I went to the third day of the Gamecity festival in Nottingham, mainly to see Alexander Kohlhofer of
soda/plasticpilots fame speak about weewar which I fell in love with at first sight a couple of months ago. it was great to enjoy a long chat with his afterwards as well! (Thanks Alexander)

Alexander Kohlhofer

In case you havent seen weewar or played it, weewar is a very addicitive multiplayer turn based strategy game which currently has over 20,000 players. see Techcrunch, Kotaku coverage. Its a really nice recent success story and Alexander’s talk was really enjoyable all the more so because he was outlining/sharing/dissecting how they got it right with nearly every slide. He had some very valuable wisdom to impart which he presented in a very humble, well executed way.

In fact it was one of the most polished talks I’d been to in a while and one of the most inspiring things I’d been to all year sitting right next to Brendan Dawes‘ talk for our final year students.
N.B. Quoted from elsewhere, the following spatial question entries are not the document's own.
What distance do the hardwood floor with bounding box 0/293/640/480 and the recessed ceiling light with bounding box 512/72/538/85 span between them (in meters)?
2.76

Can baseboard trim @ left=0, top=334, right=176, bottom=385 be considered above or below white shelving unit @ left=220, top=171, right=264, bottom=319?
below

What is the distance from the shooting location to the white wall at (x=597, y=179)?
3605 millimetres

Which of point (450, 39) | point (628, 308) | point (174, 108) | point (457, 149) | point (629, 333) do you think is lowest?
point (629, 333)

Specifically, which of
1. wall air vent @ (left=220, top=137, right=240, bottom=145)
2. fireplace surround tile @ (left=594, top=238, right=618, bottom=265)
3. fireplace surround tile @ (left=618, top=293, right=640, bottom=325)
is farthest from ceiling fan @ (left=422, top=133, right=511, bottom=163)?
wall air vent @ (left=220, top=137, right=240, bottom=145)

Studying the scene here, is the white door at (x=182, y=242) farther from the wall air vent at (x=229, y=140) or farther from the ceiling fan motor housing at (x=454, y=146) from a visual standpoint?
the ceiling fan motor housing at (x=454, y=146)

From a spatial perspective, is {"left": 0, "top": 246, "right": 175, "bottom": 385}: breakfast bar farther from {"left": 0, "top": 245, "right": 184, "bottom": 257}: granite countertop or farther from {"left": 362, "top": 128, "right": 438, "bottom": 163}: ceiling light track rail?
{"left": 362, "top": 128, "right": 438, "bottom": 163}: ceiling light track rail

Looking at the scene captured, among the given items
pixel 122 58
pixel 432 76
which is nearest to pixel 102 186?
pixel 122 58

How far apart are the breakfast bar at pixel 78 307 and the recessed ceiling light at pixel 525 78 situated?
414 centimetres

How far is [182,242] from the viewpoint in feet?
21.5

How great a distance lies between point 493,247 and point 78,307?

Alexander covered many areas in his talk and referred to the key points in the weewar strategy, as well as mentioning how it came to be.

he said he was (like many of us):

  • too busy to play
  • stuck in an office
  • had nobody to play with

..and he was interested in creating something which would make many people happy instead of just a limited number of clients.

Some of his talk was also about how they’ve dealt with the community building aspect of weewar (tangler), to the challenges of stable infrastructure and growing needs (API access, google apps use, invites mechanism to cope with server capacity), as well as principles of design and ways of listening to users and legitimising their interest and enthusiasm which had resulted in the wiki etc.

I was in awe when i realised that weewar was a two man designed and implemented game, just Alexander and Bert!

Things I picked up specifically in relation to design and etched firmly in my mind:

  • you cant get it right but you can improve it all the time
  • getting it wrong is okay
  • keeping users in the loop
  • not to try and shoehorn a game into a browser
  • being agile and iterative
  • release often and listen

also

  • giving users self regulating responsibility (allowing them to make the rules)
  • be part of the community and mean it
  • dont use players with overly complex systems
  • dont have a closed system

I think Weewar was essentially at one point described as a web 2.0 app and thats possibly very apt, that train of thought reminded me of Amy Jo Kim’s Etech Presentation from 2006 which is essentially about
how similar Web 2.0 apps and their features/functionality are to the mechanics and components of games.

Anyhow, needless to say weewar is very enjoyable game with lots of attention to functional detail, go sign up for an invite or drop me an email to send you a game request.

The rest of the day, well the morning I attended a panel discussion about indie games with the indiecade folk, IGF and Gamasutra as well as Channel 4 represented on the panel.

I was briefly starstruck to see Cory Doctorow behind me with his iconic specs, I tried googling him on my phone to see a recent pic to make sure. but then one of the panel members made a comment about indie games / the concept of giving away games for free and mentioned Cory and his books and my suspicions were confirmed.

I went to an ARG talk as well in the afternoon by Guy Lewis Parsons who gave a very energetic talk in place of Dan Hon.
Mr Katamari Damacy (was there with his new game nobi nobi boy) his keynote talk was covered in depth on Wonderland. It was nice to see almost full HD from the the PS3 on such a large cinema screen.

One Response to “Nottingham Gamecity Festival”

  1. Dave Bowker Says:

    Just subscribed to WeeWar. Waiting for an invitation ;) … Then you’re going down!